[Items from a data source]
##########

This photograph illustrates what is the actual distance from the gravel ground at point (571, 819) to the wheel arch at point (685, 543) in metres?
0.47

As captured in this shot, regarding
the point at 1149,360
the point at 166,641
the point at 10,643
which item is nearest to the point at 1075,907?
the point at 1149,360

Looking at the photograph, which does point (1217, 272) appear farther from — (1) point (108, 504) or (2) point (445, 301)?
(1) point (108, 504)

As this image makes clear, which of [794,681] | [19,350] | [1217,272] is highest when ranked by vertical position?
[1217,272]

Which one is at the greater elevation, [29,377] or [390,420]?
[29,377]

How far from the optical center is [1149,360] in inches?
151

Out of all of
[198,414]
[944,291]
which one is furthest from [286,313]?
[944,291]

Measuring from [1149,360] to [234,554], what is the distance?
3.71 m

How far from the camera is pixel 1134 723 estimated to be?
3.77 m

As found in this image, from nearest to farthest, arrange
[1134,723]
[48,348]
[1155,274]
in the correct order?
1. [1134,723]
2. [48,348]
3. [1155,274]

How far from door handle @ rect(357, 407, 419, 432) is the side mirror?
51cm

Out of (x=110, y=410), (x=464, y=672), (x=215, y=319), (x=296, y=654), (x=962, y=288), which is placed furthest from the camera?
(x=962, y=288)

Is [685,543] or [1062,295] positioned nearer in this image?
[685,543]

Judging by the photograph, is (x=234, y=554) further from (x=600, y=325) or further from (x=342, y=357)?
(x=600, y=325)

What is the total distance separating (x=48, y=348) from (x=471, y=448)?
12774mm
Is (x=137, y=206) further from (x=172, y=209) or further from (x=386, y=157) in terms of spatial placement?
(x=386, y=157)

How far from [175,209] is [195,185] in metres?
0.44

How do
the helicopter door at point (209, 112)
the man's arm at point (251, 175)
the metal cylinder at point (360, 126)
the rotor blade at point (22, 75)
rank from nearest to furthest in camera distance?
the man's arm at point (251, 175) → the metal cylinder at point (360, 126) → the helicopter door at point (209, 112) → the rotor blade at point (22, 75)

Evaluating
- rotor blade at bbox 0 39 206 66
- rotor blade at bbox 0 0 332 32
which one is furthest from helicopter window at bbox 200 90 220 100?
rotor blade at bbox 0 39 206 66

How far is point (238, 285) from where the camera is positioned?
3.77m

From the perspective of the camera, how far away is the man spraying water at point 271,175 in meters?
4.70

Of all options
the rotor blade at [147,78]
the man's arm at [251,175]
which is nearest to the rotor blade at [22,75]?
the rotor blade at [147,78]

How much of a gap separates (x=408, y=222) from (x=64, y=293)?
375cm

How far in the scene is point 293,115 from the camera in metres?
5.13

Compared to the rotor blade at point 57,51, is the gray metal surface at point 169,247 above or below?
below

##########

**Exercise details**.
Convert the items starting with the line containing "How far is point" and going on through the end of the items into a two-column CSV with the headers text and answer, one row per item. Enclose each field in double quotes and replace any line breaks with spaces.

**Finished answer**.
text,answer
"How far is point (238, 285) from where the camera is positioned?","3.77m"
"From the perspective of the camera, how far away is the man spraying water at point 271,175 in meters?","4.70"
"Of all options the rotor blade at [147,78] the man's arm at [251,175] which is nearest to the rotor blade at [22,75]?","the rotor blade at [147,78]"
"How much of a gap separates (x=408, y=222) from (x=64, y=293)?","375cm"
"How far in the scene is point 293,115 from the camera in metres?","5.13"
"Compared to the rotor blade at point 57,51, is the gray metal surface at point 169,247 above or below?","below"